Все комнаты в этом здании были раньше чем-нибудь еще – это было одной из причин моей внезапной симпатии к отелю «Бриатико». Я ведь и сам был не тем, за кого себя выдавал: я не был безработным пианистом (да я вообще не был пианистом!), не был англичанином, не был человеком, готовым на все, лишь бы поселиться у моря. Однако управляющему, когда он появился, я изобразил совсем другое, делая убедительные южные жесты, и прибавил, что готов работать без контракта, по устному договору.
– Я всегда мечтал пожить в Италии, – сказал я, глядя в небольшие, но яркие и цепкие, глаза тосканца, – безо всяких обязательств и не слишком долго. Поэтому, узнав, что вы ищете музыканта, я так обрадовался, что не стал посылать резюме, а явился сам, волнуясь, что место может ускользнуть.

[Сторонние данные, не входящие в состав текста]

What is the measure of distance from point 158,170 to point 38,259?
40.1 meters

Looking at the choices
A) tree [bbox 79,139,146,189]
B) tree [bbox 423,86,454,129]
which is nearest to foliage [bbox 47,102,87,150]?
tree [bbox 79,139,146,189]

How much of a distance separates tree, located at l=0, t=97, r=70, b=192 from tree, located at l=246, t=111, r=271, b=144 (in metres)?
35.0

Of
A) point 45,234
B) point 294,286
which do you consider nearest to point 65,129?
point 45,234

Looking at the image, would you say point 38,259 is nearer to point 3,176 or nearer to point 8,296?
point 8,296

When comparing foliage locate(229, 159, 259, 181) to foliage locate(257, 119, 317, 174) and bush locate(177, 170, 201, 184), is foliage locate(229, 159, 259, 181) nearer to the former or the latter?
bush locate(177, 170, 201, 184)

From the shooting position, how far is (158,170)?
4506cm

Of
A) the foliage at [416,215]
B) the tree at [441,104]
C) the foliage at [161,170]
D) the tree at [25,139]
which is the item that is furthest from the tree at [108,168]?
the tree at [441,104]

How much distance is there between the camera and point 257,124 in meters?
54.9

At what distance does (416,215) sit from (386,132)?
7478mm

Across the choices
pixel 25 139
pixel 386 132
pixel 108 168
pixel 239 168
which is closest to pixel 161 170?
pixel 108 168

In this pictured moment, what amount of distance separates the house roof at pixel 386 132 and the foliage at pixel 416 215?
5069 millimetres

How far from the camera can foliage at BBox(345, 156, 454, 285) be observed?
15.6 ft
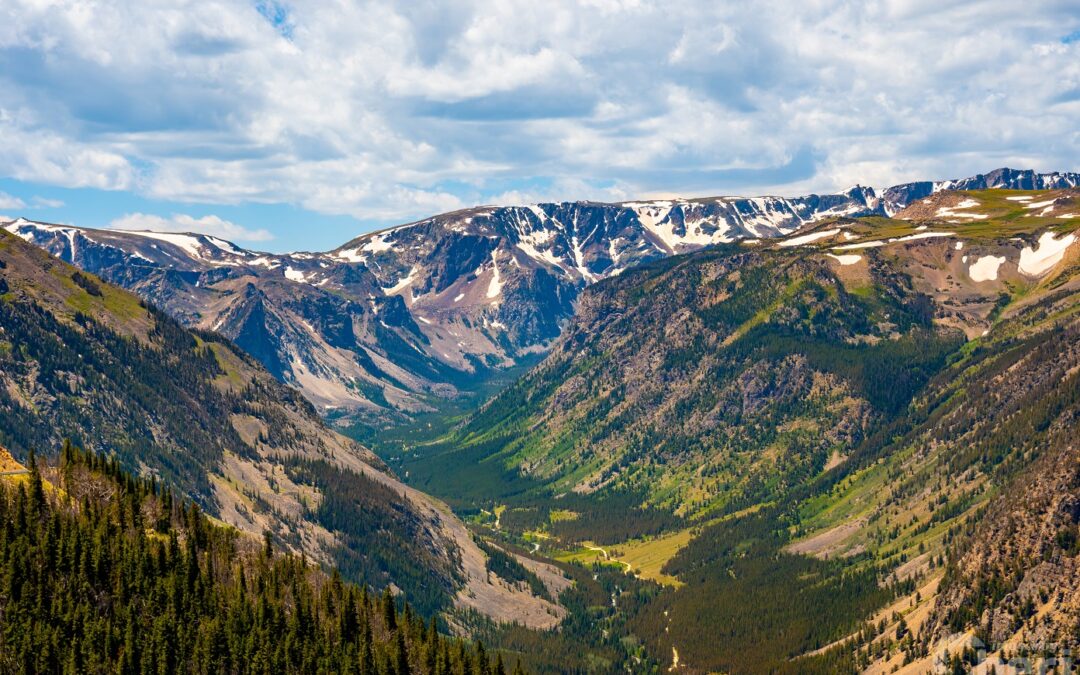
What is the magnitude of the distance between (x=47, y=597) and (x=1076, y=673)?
168582 mm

Вранье. О том, что отель подыскивает пианиста для нового бара, я узнал прошлым вечером, в деревянном павильоне, разделив бутылку дешевого бренди со старшей процедурной сестрой в чепце. Женщину звали Пулией, она явилась в беседку, чтобы выкурить сигарету, и была рада обрести собеседника. Лицо ее в синем свете солнечной лампы я видел смутно, зато крахмальный чепец произвел на меня впечатление: если загнуть ему углы повыше, то тетка сошла бы за викентианку, дочь милосердия. Мое намерение переночевать в павильоне, на жесткой скамье, укрывшись курткой, ничуть ее не удивило. Я пытался оправдаться тем, что пробовал снять в отеле номер, но мне отказали – вероятно, моя мятая одежда и красный рюкзак показались портье сомнительными.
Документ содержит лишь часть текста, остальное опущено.